Air Canada Provides Initial Reaction To Onex Counterbid

5th Nov 1999

Air Canada announces that it has, on a preliminary basis, reviewed the revised terms of the Onex/AMR offer for the shares of Air Canada announced earlier this morning. While Air Canada will make a more detailed announcement later today, its preliminary observations regarding the revised Onex/AMR offer as follows:

1) The increase of the “sticker price” to $17.50 per share does not provide significantly more value. The revised offer involves no more than the addition of $100 million financed by AMR, which translates into no more than approximately an additional $0.50 per Air Canada share in cash on a pro rata basis, assuming the purchase of all AMR rights by Air Canada shareholders.

2) The fully diluted interest of Air Canada shareholders in the continuing entity following the revised Onex/AMR offer would go up by only 1.6% to 61.7%, compared with 60.1% under the offer as it stood yesterday. This compares with a 90% fully diluted interest under the Air Canada proposal as it currently stands.

3) The revised Onex/AMR offer is to be open for acceptance for 10 days after mailing, expected to be completed next week. However, this offer is conditional on Onex attacking and unwinding the very beneficial arrangements entered into by Air Canada with its Star Alliance partners. In Air Canada`s view, this is an extremely remote possibility and, as a practical matter, this condition cannot possibly be satisfied in the timeframe of the revised offer, if at all.

4) The revised Onex/AMR offer would continue to add $544 million of additional Airco debt to Air Canada`s balance sheet.

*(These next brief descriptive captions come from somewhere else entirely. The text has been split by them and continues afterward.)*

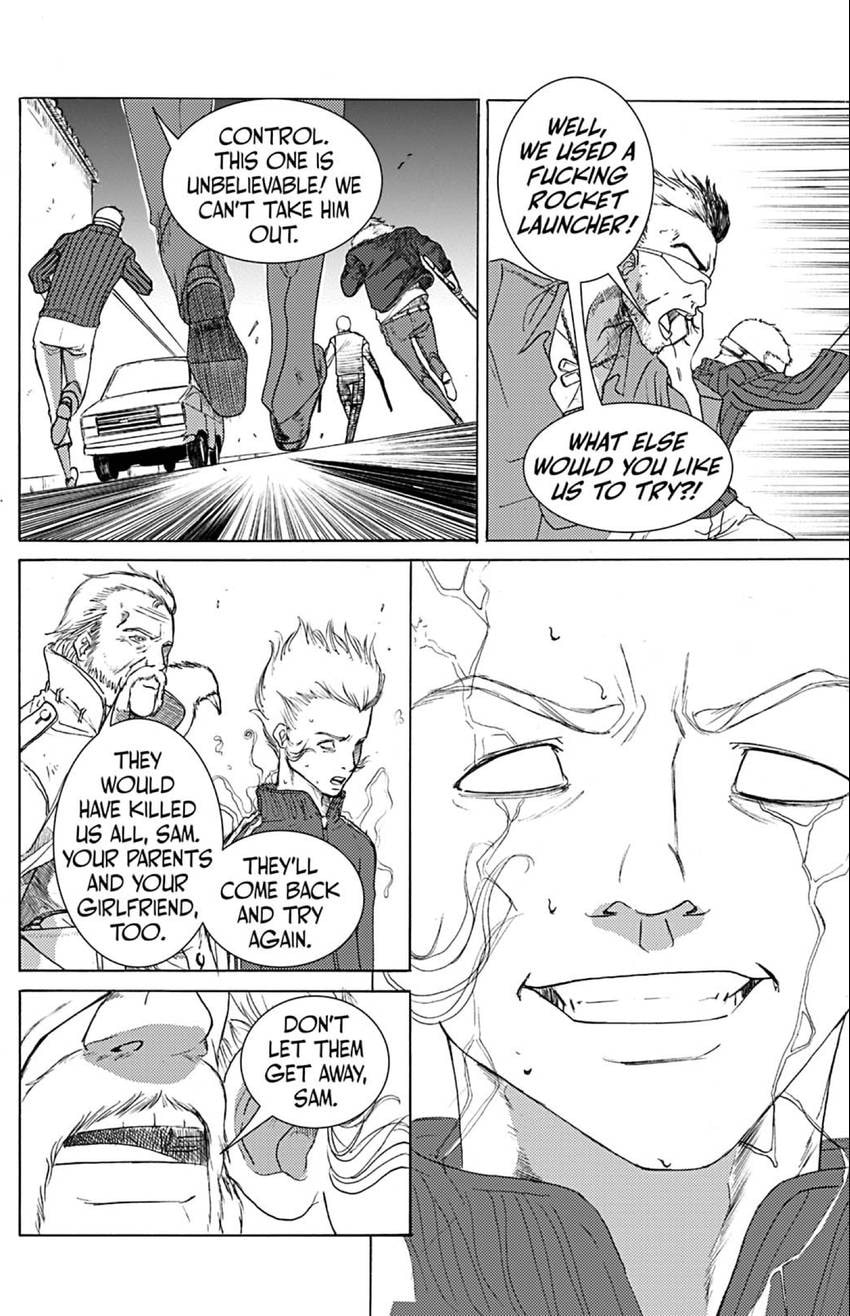 Poison Candy Chapter 4 page 33 - 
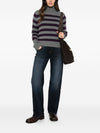 Base Wool Turtle-Neck Sweater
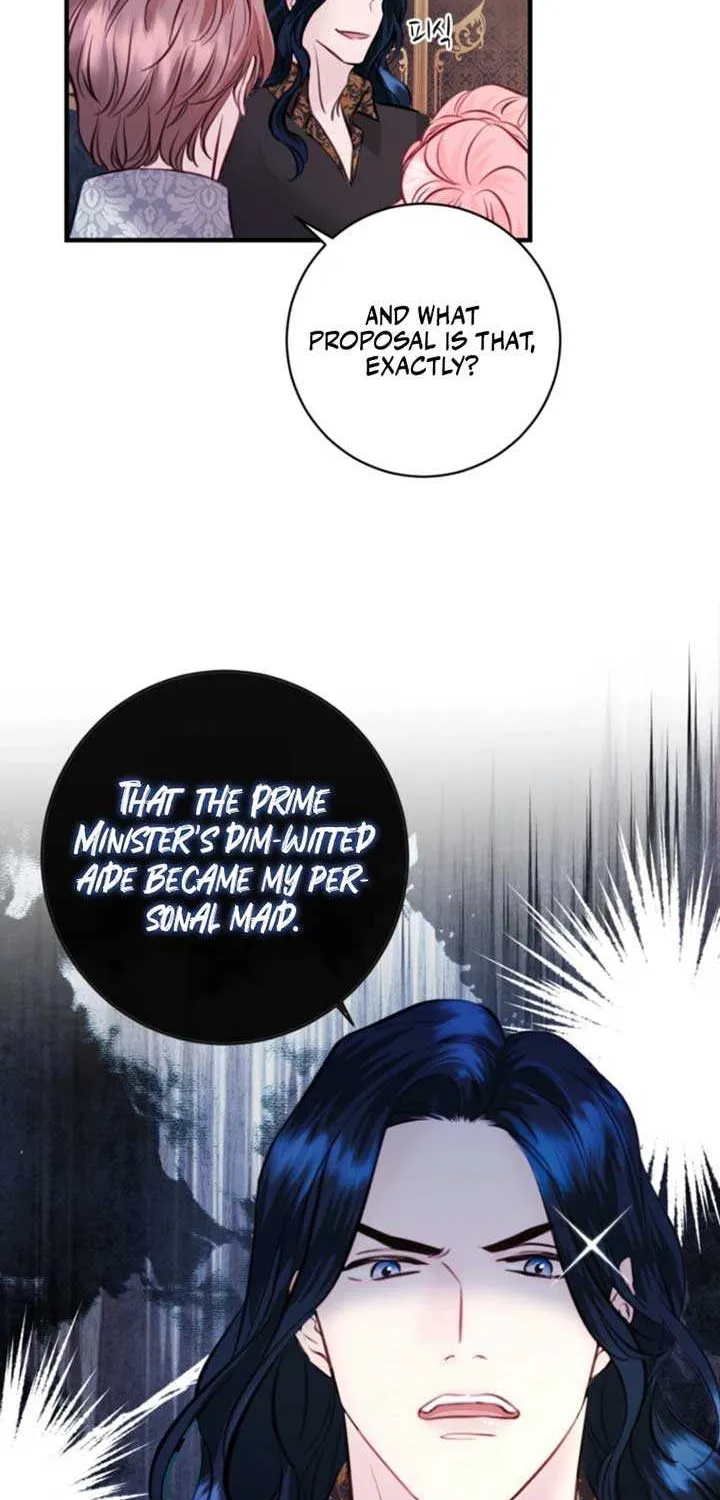 The Fate of the Perennial Sub Male Lead Is in My Hands Chapter 21 page 38 - 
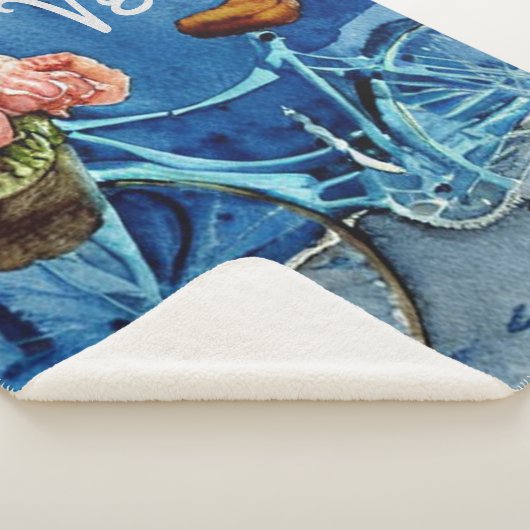 Couverture Sherpa Velo Love Cycling (3/4)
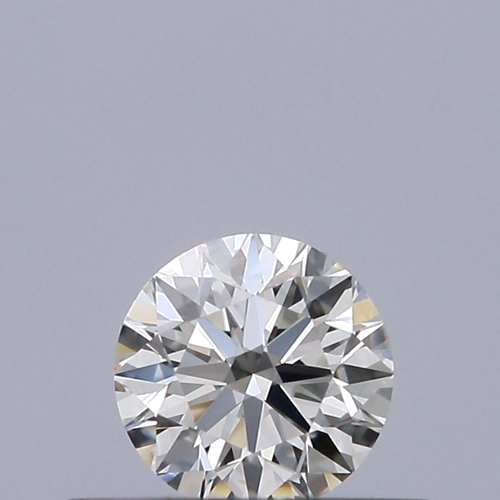 0.3 carat J-VVS1 Excellent cut Natūralus Round Deimantas (1)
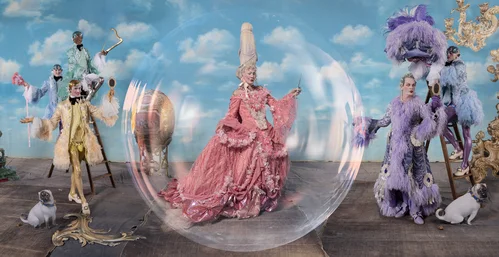 National Portrait Gallery to present major Tim Walker “Fairyland” exhibition.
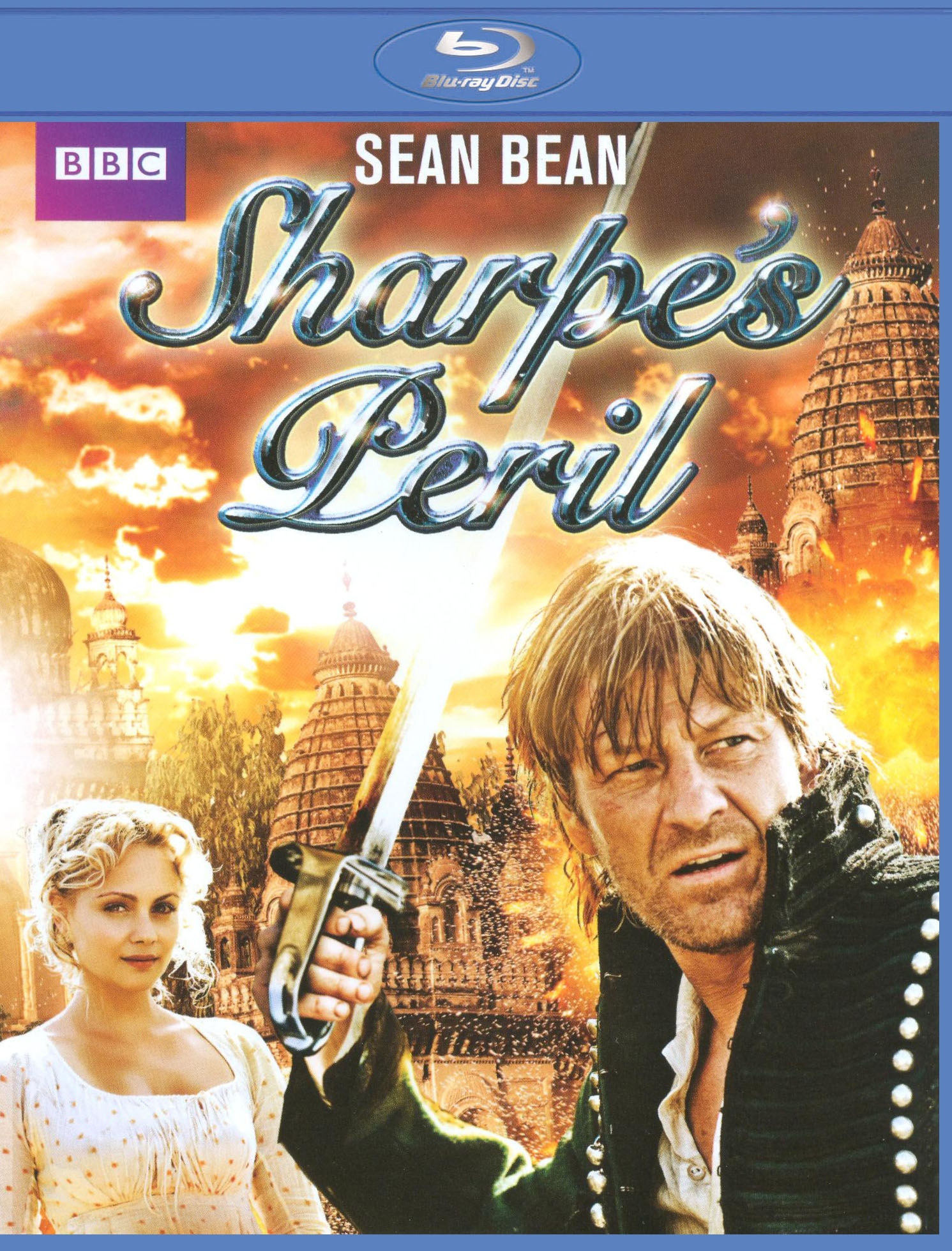 Sharpe's Peril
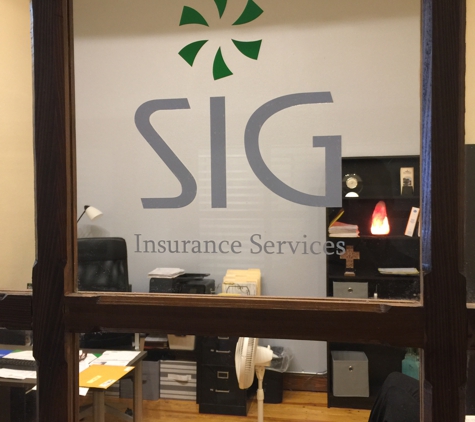 SIG/Peach Insurance Agency - Athens, TX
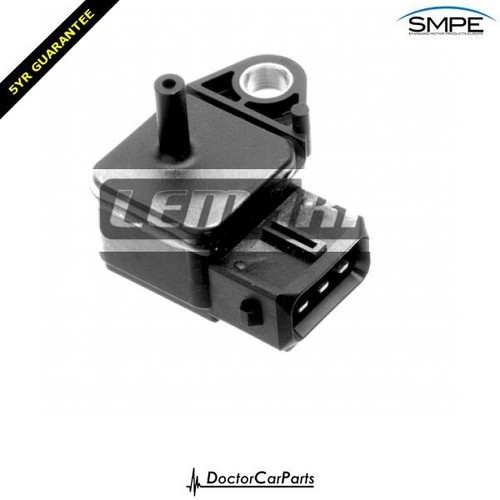 Inlet manifold sensor map - map, for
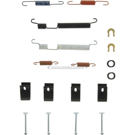 1990 Honda CRX Drum Brake Hardware Kit 1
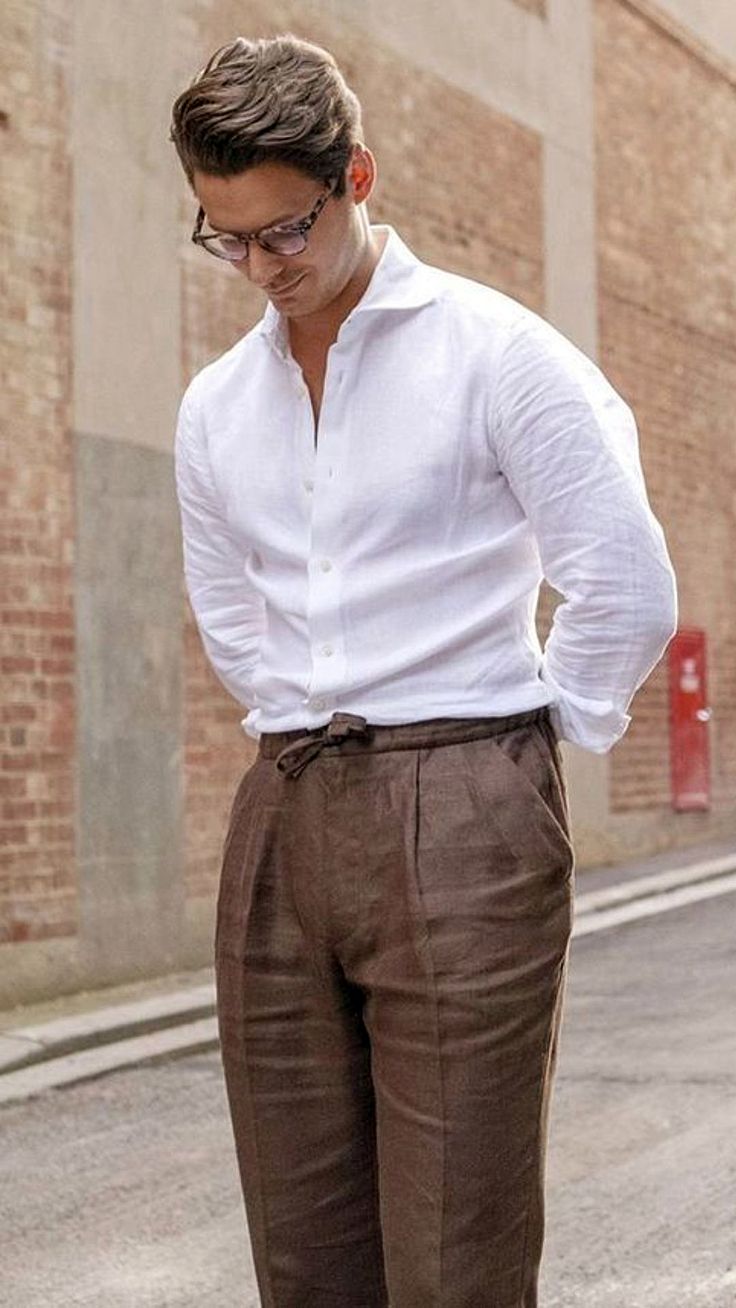 Classic Clothing Men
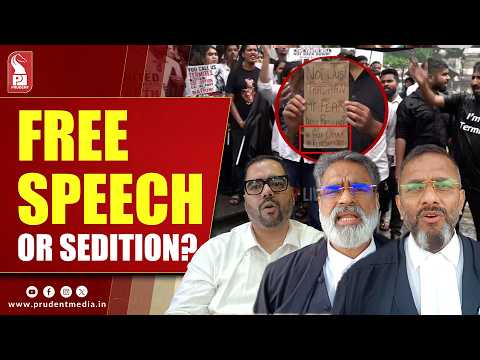 Controversial Placard Sparks Mixed Legal Reactions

“There is little incremental value added by the revised Onex offer, while Onex would have the market believe that its price has gone up by $4.50. This kind of meaningless change, through a highly conditional bid, is another attempt to mislead the market,” said Robert Milton, President and Chief Executive Officer. “Air Canada will complete a detailed review of the new Onex/AMR offer, and will advise shareholders later today regarding its Board`s position on the new offer and any response that Air Canada may make.”

In response to comments made by Mr. Gerald Schwartz, on a teleconference call earlier today, relating to one of the conditions of the share buyback offer, Air Canada states that this condition is a customary condition typically found in share buy back offers for tax reasons. Mr. Schwartz`s comments are completely unfounded and Air Canada fully expects this condition to be fulfilled.